It’s not a shocking display of nude women writhing in fake blood a la PETA, but last weekend Chinese activists went about as far as they could without getting into serious trouble — riding the subway sans pants to promote a low-carbon lifestyle, according to The Guardian newspaper.
About 20 Chinese climate campaigners took inspiration from recent pants-less subway rides orchestrated by U.S. group Improv Everywhere, but added a message: “Save the Earth.”
The activists, who had never met before the protest, quietly read newspapers and listened to music while wearing nothing but shirts and underwear during an otherwise unremarkable 40-minute ride on a Guangdong subway train.
Some bore signs or scrawled slogans like "Low-carbon life — free and easy" on their bare thighs.
"Of course I feel a little bit shy, after all we are Chinese.
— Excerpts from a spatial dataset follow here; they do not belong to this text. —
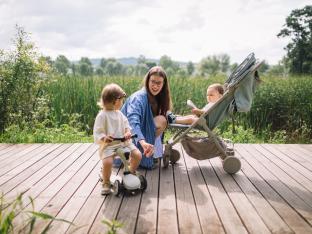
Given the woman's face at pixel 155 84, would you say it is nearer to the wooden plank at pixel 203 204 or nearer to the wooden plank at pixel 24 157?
the wooden plank at pixel 203 204

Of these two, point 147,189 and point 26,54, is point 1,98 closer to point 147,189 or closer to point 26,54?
point 26,54

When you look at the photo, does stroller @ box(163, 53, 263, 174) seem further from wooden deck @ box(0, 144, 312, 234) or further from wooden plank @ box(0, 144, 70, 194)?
wooden plank @ box(0, 144, 70, 194)

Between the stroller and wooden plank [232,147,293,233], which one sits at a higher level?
the stroller

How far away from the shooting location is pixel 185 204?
3.02m

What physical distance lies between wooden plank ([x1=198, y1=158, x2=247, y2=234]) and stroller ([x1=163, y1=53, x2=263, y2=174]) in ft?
0.65

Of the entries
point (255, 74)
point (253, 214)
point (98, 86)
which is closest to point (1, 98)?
point (98, 86)

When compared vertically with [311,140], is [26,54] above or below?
above

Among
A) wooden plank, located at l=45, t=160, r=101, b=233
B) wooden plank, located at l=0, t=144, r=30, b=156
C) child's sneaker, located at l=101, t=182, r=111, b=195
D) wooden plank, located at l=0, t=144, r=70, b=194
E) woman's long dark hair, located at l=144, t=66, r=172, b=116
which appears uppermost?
woman's long dark hair, located at l=144, t=66, r=172, b=116

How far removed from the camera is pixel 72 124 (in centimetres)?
713

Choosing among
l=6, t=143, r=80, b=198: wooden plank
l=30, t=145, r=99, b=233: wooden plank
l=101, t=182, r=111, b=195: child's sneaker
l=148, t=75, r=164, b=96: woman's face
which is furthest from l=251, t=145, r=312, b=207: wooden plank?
l=6, t=143, r=80, b=198: wooden plank

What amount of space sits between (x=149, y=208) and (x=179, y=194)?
41cm

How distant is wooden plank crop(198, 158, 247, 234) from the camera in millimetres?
2594

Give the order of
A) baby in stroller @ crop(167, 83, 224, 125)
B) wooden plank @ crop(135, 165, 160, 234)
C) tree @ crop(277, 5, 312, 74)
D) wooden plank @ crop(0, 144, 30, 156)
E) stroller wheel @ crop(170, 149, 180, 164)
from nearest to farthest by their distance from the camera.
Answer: wooden plank @ crop(135, 165, 160, 234)
baby in stroller @ crop(167, 83, 224, 125)
stroller wheel @ crop(170, 149, 180, 164)
wooden plank @ crop(0, 144, 30, 156)
tree @ crop(277, 5, 312, 74)

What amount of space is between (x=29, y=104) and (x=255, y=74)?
4.25 meters
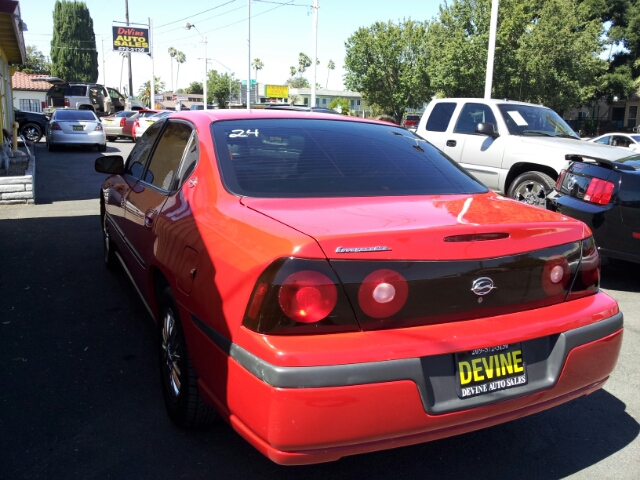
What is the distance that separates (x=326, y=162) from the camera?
3.24 metres

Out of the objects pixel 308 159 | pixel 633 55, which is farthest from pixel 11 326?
pixel 633 55

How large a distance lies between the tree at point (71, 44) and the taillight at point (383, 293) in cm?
7967

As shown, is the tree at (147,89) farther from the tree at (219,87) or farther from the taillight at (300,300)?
the taillight at (300,300)

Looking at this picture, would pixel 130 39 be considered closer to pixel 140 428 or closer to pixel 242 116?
pixel 242 116

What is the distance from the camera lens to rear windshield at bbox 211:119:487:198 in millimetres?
2979

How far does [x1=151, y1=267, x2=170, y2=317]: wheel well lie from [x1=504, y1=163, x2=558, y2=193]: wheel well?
6.36m

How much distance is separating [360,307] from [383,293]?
0.10m

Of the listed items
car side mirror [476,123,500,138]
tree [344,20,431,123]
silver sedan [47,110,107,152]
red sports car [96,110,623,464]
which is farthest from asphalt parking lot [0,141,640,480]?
tree [344,20,431,123]

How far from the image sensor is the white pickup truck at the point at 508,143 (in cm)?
813

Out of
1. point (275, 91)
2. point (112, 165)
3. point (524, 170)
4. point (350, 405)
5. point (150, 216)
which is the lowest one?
point (350, 405)

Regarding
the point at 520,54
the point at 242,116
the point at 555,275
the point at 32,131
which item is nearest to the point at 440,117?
the point at 242,116

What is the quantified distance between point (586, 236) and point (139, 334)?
3.12 m

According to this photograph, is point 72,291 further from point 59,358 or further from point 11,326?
point 59,358

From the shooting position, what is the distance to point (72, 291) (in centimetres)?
527
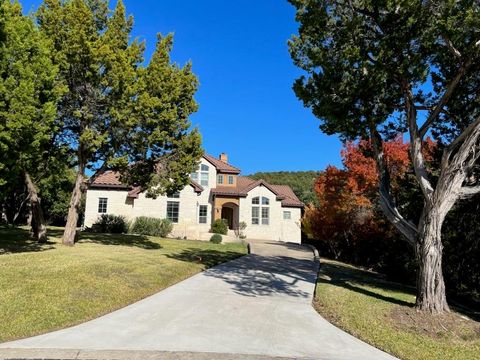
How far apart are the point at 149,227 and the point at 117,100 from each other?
1483cm

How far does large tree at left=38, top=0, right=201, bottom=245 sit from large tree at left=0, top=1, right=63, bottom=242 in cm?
328

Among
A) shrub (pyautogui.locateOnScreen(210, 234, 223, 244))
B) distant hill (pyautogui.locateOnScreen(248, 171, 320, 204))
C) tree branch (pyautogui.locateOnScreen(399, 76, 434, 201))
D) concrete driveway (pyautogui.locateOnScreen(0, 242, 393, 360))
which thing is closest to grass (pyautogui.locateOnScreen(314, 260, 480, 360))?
concrete driveway (pyautogui.locateOnScreen(0, 242, 393, 360))

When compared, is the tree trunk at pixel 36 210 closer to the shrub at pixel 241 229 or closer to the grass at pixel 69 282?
the grass at pixel 69 282

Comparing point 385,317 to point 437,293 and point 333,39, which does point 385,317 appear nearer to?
point 437,293

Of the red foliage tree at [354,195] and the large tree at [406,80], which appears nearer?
the large tree at [406,80]

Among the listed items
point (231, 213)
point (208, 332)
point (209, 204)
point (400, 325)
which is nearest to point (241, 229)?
point (209, 204)

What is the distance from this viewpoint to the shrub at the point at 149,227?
31234mm

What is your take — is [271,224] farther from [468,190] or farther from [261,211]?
[468,190]

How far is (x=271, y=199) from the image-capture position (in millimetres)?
36031

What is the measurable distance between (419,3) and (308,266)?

But I think it is OK to promote environmental protection in this way," one protester told reporters.
Given China’s tendency to be tough on protesters — particularly those employing scandalous means of getting attention — the activists expected arrest, but were greeted by the media instead.
Of course, this light-hearted stunt pales in comparison to recent environmental protests like the one held by 1,000 middle-class citizens of Guangzhou last November, who were angry about plans to build a trash incinerator near their homes.
Organizer Liang Shuxin says the pants-less subway ride was important nonetheless, getting people to discuss their lifestyle choices and carbon footprint and realize that small actions can make a big difference.
"Our government has been trying to promote a low-carbon economy, but bureaucratic action is not enough; every citizen needs to get involved,” Liang told The Guardian.